■ **JOB**:
Please put the records below into a two-column CSV with the headers text and answer, one row per record, each value in its own quoted field with line breaks replaced by spaces. Start at the line that contains "Looking at both" and continue through the end of the records.

Spatial reasoning question data
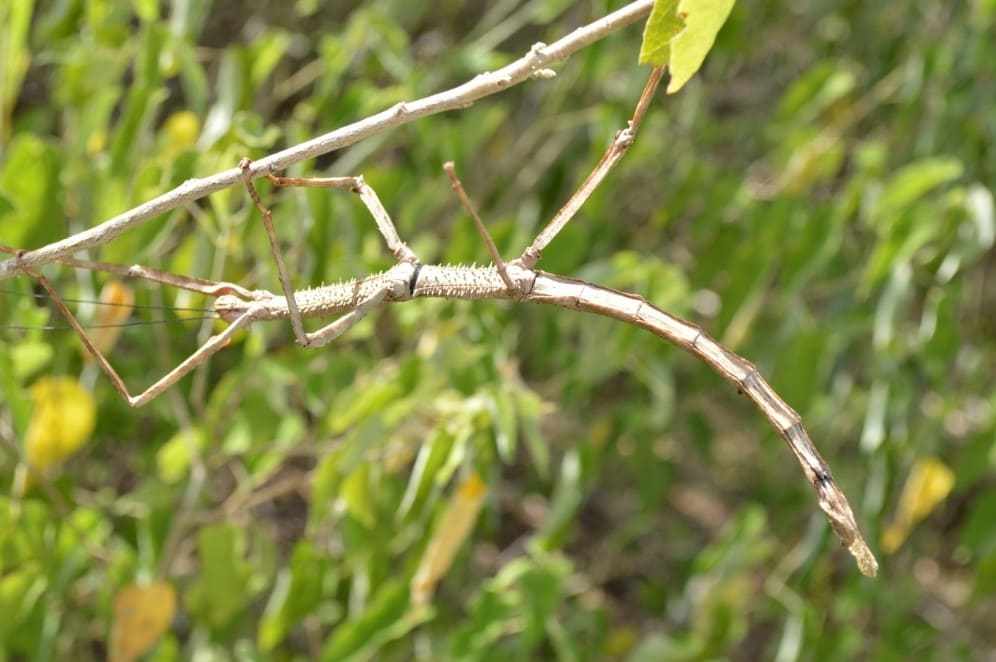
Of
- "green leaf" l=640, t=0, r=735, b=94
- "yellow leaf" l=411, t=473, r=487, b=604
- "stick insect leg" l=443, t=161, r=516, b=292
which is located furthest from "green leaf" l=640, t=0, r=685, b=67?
"yellow leaf" l=411, t=473, r=487, b=604

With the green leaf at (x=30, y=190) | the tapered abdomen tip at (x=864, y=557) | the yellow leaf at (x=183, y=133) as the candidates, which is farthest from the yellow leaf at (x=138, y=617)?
the tapered abdomen tip at (x=864, y=557)

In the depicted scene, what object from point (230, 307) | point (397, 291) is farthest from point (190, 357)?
point (397, 291)

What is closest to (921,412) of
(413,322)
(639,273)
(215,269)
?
(639,273)

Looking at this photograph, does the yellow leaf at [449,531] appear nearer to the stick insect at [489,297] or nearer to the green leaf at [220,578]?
the green leaf at [220,578]

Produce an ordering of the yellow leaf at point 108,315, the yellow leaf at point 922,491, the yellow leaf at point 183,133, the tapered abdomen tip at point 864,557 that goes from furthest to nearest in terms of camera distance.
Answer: the yellow leaf at point 922,491
the yellow leaf at point 183,133
the yellow leaf at point 108,315
the tapered abdomen tip at point 864,557

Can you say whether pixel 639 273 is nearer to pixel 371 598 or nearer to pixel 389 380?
pixel 389 380
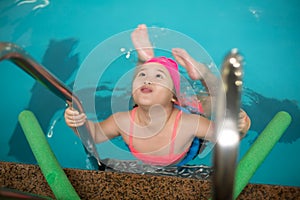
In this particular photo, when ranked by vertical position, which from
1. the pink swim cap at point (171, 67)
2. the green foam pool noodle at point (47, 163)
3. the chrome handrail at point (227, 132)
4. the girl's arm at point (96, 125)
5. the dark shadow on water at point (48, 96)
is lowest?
the chrome handrail at point (227, 132)

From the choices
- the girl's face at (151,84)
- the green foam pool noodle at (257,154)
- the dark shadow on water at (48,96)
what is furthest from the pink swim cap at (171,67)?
the dark shadow on water at (48,96)

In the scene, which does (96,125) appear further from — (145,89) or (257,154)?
(257,154)

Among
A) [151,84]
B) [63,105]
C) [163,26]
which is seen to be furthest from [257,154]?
[163,26]

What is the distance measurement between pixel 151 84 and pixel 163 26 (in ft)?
6.28

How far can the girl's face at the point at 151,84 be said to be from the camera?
1.94m

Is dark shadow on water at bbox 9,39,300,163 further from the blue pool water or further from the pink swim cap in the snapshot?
the pink swim cap

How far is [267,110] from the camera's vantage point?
327 centimetres

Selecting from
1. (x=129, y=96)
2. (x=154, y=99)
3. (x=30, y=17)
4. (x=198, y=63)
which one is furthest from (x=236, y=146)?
(x=30, y=17)

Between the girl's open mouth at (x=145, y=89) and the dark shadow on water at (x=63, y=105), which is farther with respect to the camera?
the dark shadow on water at (x=63, y=105)

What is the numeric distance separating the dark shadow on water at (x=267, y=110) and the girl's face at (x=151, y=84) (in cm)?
140

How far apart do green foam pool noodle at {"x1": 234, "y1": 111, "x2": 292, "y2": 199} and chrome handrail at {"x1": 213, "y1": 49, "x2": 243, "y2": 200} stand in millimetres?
644

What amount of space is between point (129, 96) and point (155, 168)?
1.43ft

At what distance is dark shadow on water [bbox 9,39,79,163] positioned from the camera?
10.3ft

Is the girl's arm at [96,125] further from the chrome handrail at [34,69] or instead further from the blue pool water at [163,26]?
the blue pool water at [163,26]
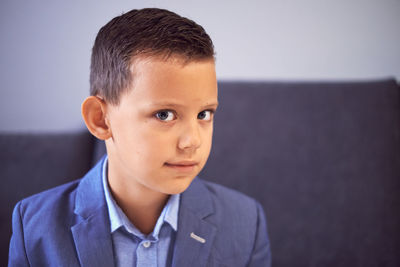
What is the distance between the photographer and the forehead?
50 cm

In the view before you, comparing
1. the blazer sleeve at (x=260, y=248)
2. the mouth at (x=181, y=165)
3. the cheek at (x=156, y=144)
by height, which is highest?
the cheek at (x=156, y=144)

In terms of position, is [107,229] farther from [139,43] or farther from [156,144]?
[139,43]

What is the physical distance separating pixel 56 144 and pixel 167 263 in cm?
59

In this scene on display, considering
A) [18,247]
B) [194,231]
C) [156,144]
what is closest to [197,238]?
[194,231]

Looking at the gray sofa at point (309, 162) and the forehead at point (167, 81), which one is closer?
the forehead at point (167, 81)

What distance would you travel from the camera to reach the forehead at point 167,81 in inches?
19.8

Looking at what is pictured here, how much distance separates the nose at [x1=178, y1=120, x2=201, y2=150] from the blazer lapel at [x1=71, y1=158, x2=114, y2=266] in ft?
0.86

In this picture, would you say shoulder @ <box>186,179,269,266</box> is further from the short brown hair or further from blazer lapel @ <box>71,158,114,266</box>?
the short brown hair

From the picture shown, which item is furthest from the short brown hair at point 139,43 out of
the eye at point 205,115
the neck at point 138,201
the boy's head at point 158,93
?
the neck at point 138,201

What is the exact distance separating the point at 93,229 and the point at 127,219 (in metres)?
0.07

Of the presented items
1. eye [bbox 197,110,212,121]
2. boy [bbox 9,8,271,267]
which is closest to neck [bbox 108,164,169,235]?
boy [bbox 9,8,271,267]

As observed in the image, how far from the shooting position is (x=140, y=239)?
2.13 feet

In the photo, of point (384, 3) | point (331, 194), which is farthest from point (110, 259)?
point (384, 3)

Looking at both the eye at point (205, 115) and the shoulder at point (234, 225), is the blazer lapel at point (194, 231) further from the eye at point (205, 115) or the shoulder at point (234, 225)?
the eye at point (205, 115)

■ **CORRECT RESPONSE**:
text,answer
"Looking at both the eye at point (205, 115) and the shoulder at point (234, 225), is the blazer lapel at point (194, 231) further from the eye at point (205, 115) or the shoulder at point (234, 225)?","the eye at point (205, 115)"